Vipra Software Articles Snowflake Audit Checklist
Snowflake FinOps ACCOUNT_USAGE Audit Clustering Serverless Meters

The Hidden Cost of Your Snowflake Warehouse:
A Principal Engineer's Audit Checklist

Most Snowflake bills hide 20–40% recoverable waste in four places: warehouses idling on suspend timers, clustering keys on tables that don't need them, serverless features quietly metering, and full scans your role hierarchy lets anyone run. The self-service checklist we run in FinOps engagements — every item with its ACCOUNT_USAGE query.

Discipline
FinOps / Self-Service Audit
Recoverable Waste
20–40% typical
Audit Sections
4 + governance
Vipra Proven
62% TCO · $125K/yr
Source of Truth
ACCOUNT_USAGE
Published
June 2026
Executive Summary

Run this before your renewal negotiation, not after. The checklist takes one engineer roughly two days against ACCOUNT_USAGE, produces a findings document with dollar figures attached, and typically locates 20–40% recoverable spend on estates that have never had a FinOps pass.

Four sections, ordered by typical payoff: warehouse sizing and suspension (usually the biggest line), clustering antipatterns (the most invisible), serverless meters (the most forgotten), and per-query waste (the most political). Each item names the exact ACCOUNT_USAGE view and the signal to look for.

This checklist is the self-service version of Vipra's FinOps engagement — the discipline that delivered our documented 62% TCO reduction ($125K/year). The full remediation playbook, with the step-by-step fixes and the attribution machinery that keeps costs down, is the companion piece: The $2M Query.

01 · How to Run This Audit

Three rules make the difference between a findings document that changes the bill and one that decorates a wiki. Attach dollars to every finding — credits × your rate, monthly run-rate; "WH_ANALYTICS idles 61% of its credits ≈ $4,100/month" gets a meeting that "auto-suspend seems high" never will. Work from ACCOUNT_USAGE, not dashboards — the views lag up to 45 minutes but hold 365 days of history, and the audit needs the history. Two days, one engineer, read-only — the audit changes nothing; it produces the prioritised fix list. Separation of audit from remediation is what keeps it honest.

02 · The Audit Architecture: Where the Money Hides

§1 idle+size
Warehouse layer. Suspend timers, size-to-workload mismatch, multi-cluster maximums, missing resource monitors. Typically 40–60% of findings value.
§2 clustering
Storage layout layer. Reclustering credits on tables that don't earn them — small tables, UUID keys, full-scan workloads. Invisible on every dashboard.
§3 serverless
Feature layer. Search Optimization, materialized views, QAS, tasks, Snowpipe — each metering outside warehouse budgets, each enabled once and forgotten.
§4 queries
Workload layer. Top-50 by aggregate credits, scan ratios, spill, and the role hygiene that lets ad-hoc SQL run anywhere.
output
Findings doc. Each item: evidence query, dollar figure, fix, risk. Sorted by payback. This is the renewal-negotiation artifact.

**Required action 1:**
List the serverless features that the Snowflake audit checklist names under its feature layer.
**Required action 2:**
Please reproduce the Snowflake audit checklist text between "Run this before" and "a FinOps pass.", inclusive.

**Data below:**
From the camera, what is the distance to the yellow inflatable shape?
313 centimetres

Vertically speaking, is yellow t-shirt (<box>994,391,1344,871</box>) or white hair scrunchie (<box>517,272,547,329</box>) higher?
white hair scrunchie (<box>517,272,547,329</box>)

**Exercise answer 1:**
Search Optimization
materialized views
QAS
tasks
Snowpipe

**Exercise answer 2:**
Run this before your renewal negotiation, not after. The checklist takes one engineer roughly two days against ACCOUNT_USAGE, produces a findings document with dollar figures attached, and typically locates 20–40% recoverable spend on estates that have never had a FinOps pass.